I have a Linux server (CentOS 5.5) that has two identical IDE hard drives. I've used software RAID (mdadm) to create mirrors for each filesystem, so that either hard drive could fail and no data would be lost.
Today one of my hard drives failed. The whole point of RAID should be to allow the system to keep running when this happens; but what happened instead was that the console began spewing the same 4 lines over and over:
hdb: task_out_intr: status=0x61 { DriveReady DeviceFault Error }
hdb: task_out_intr: error=0x04 { DriveStatusError }
ide: failed opcode was: unknown
ide0: reset: success
Due to the high rate of errors being produced, the console was unusable. I was able to SSH in, but the first command I tried just hung. I SSH'ed in again and tried to reboot, but that got hung up as well. Ultimately I had to physically reset the machine.

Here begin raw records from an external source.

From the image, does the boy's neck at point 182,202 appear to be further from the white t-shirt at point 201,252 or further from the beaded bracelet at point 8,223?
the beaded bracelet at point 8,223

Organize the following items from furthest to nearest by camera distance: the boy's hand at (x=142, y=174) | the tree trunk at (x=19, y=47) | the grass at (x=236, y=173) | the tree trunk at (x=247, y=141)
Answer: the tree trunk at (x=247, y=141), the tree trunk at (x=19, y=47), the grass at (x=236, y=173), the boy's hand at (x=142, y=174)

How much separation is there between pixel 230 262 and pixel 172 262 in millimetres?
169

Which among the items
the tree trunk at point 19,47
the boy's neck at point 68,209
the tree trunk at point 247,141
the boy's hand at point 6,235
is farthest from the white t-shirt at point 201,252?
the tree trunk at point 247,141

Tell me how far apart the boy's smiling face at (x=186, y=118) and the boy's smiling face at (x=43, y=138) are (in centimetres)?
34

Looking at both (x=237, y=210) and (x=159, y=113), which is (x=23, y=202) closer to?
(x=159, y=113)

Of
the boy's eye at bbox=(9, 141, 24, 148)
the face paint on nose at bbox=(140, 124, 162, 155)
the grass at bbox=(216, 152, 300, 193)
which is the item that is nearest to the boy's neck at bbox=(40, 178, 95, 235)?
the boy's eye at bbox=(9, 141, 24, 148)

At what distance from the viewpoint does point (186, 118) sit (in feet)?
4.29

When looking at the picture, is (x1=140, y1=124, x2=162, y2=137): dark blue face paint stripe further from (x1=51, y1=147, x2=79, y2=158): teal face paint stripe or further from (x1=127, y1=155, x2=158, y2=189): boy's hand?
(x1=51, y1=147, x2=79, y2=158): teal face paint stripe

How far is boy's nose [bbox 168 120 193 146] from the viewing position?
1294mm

I know how to remove the failed drive from the MD and replace it, etc. But having the machine lock up and become unusable in this situation seems to defeat the whole point of having RAID mirrors in the first place.
Is this just the way the Linux kernel always behaves in this situation? Or is there some way to configure the kernel so that when a hard drive fails, it rate-limits the errors being produced, and doesn't prevent the machine from being used and cleanly rebooted?